# [SOURCE]
In the present case, no question of inconsistent judgments arises, but, if Anshun applies, it must be on the basis that Hensel behaved unreasonably in not applying for a s 7(2) stay before Lee J on 18 February 1998;  it should have launched a particular sort of counterattack, according to Australian Granites' argument.  In Tanning Research Laboratories Inc v O'Brien (1990) 169 CLR 332, Brennan and Dawson JJ. discussed the application of the Anshun principle to an "unadjudicated cause of action which can be enforced only in fresh proceedings".  Their Honours said that a plaintiff having such a cause of action -

". . . cannot be precluded from taking fresh proceedings merely because he could have and, if you will, should have counterclaimed on that cause of action in a forum chosen by the opposite party in proceedings in which the opposite party sued him.  We do not read the majority judgment in Port of Melbourne Authority v. Anshun Pty Ltd as holding the contrary, except in a case where the relief claimed in the second proceeding is inconsistent with the judgment in the first . . .".  (346)

Further, I note that attempts to apply Anshun to bar claims not previously adjudicated upon have had little success:  Terry v Permanent Trustee Australia Ltd (1995) 6 BPR 14,091 (dismissal of action for specific performance followed by proceedings to recover deposit), Macquarie Bank Ltd v. National Mutual Life Association of Australia Ltd (1996) 40 NSWLR 543, (two actions by a bank against solicitors raising different allegations of negligence);  Ling v Commonwealth of Australia (1996) 139 ALR 159.

# [SUPPLIED ENTRIES]
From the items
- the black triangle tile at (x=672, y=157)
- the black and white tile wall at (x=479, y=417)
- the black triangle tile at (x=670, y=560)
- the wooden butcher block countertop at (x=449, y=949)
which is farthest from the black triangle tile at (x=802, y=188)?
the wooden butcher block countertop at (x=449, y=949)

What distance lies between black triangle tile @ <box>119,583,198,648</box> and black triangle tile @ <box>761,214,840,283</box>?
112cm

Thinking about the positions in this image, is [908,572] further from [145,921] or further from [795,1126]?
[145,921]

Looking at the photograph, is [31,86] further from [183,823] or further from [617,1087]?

# [PROBLEMS TO WORK ON]
1. Answer the following questions from the passage on the Anshun principle, one per line:
(a) On what date is Hensel said not to have applied for a s 7(2) stay before Lee J?
(b) Which two justices discussed the Anshun principle in Tanning Research Laboratories Inc v O'Brien?
(c) In Macquarie Bank Ltd v. National Mutual Life Association of Australia Ltd, against whom were the bank's two actions brought?
2. Provide a continuation of the passage on the Anshun principle, beginning after its final sentence.

# [WRITTEN ANSWERS]
1.
(a) 18 February 1998
(b) Brennan and Dawson JJ.
(c) Solicitors

2.
  1. If the Anshun principle is to apply against Hensel, it must be on the basis that it was obliged to opt for arbitration under cl 13.1 before any determination was made as to whether the Supreme Court of Queensland had jurisdiction.  Had Hensel succeeded on the jurisdictional point, then there were various possibilities open to it such as a suit for the price of its work in Germany or resolution of the dispute by some agreed method of arbitration other than under the ICC rules.  It would certainly have been convenient if Hensel had made up its mind in favour of ICC arbitration before the matters before Lee J were disposed of by his Honour;  but I note that a period of only 16 days elapsed between the filing of Australian Granites' summons and the hearing before Lee J and that Australian Granites took four months to decide to attack the conditional appearance.
  1. To my mind, a substantial hurdle in the path of Australian Granites, in seeking to rely on the Anshun principle as an answer to s 7(2) of the Act, is that it is unclear whether and to what extent the principle has application to interlocutory decisions.  The orders made by Lee J did not of course finally determine the rights of the parties:  Carr v Finance Corporation of Australia Ltd [No 1] (1981) 147 CLR 246 at 248.  In D A Christie Pty Ltd v Baker [1996] 2 VR 582, Hayne and Charles JJA considered the possibility of application of Anshun to a second application for an extension of time within which to bring an action for personal injuries, under s 23A of the Limitation of Actions Act 1958 (Vic.)  Hayne JA adopted the view that Anshun's case could not apply because the decision on the first application was not final (602), as did Charles JA (606).  I respectfully agree.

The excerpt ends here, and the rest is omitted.